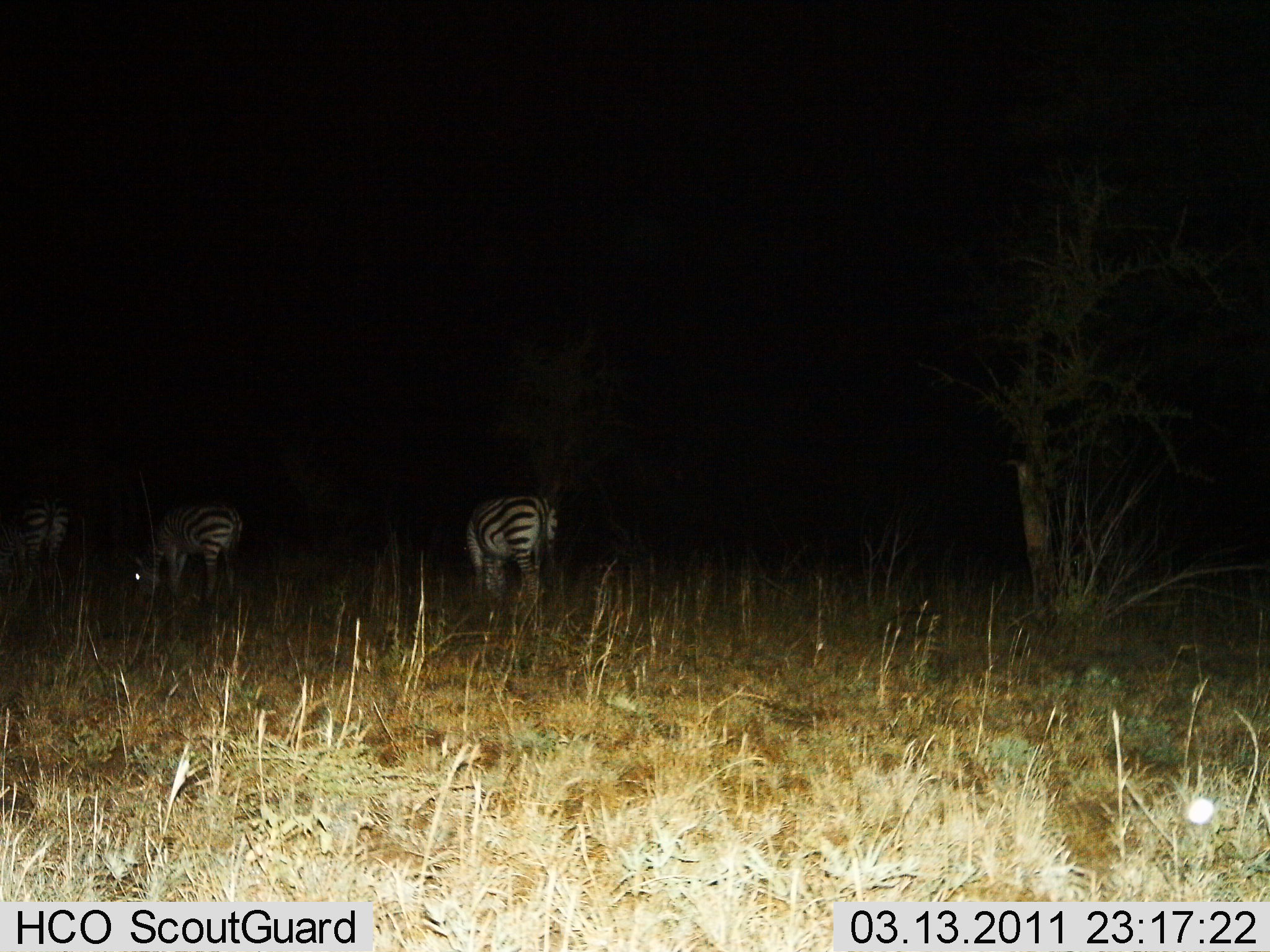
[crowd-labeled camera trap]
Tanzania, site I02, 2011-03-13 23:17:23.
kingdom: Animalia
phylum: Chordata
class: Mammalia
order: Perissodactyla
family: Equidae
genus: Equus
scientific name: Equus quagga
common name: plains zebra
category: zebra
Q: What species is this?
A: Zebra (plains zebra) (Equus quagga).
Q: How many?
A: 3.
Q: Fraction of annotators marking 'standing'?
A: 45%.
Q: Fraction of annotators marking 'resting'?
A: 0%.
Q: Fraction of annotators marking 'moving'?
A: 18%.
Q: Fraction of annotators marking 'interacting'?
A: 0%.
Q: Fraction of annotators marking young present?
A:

### Task brief
Once the pictures are set aside, repeat each entry exactly as it stands.

### Answer section
[crowd-labeled camera trap]
Tanzania, site I02, 2011-03-13 23:17:23.
kingdom: Animalia
phylum: Chordata
class: Mammalia
order: Perissodactyla
family: Equidae
genus: Equus
scientific name: Equus quagga
common name: plains zebra
category: zebra
Q: What species is this?
A: Zebra (plains zebra) (Equus quagga).
Q: How many?
A: 3.
Q: Fraction of annotators marking 'standing'?
A: 45%.
Q: Fraction of annotators marking 'resting'?
A: 0%.
Q: Fraction of annotators marking 'moving'?
A: 18%.
Q: Fraction of annotators marking 'interacting'?
A: 0%.
Q: Fraction of annotators marking young present?
A:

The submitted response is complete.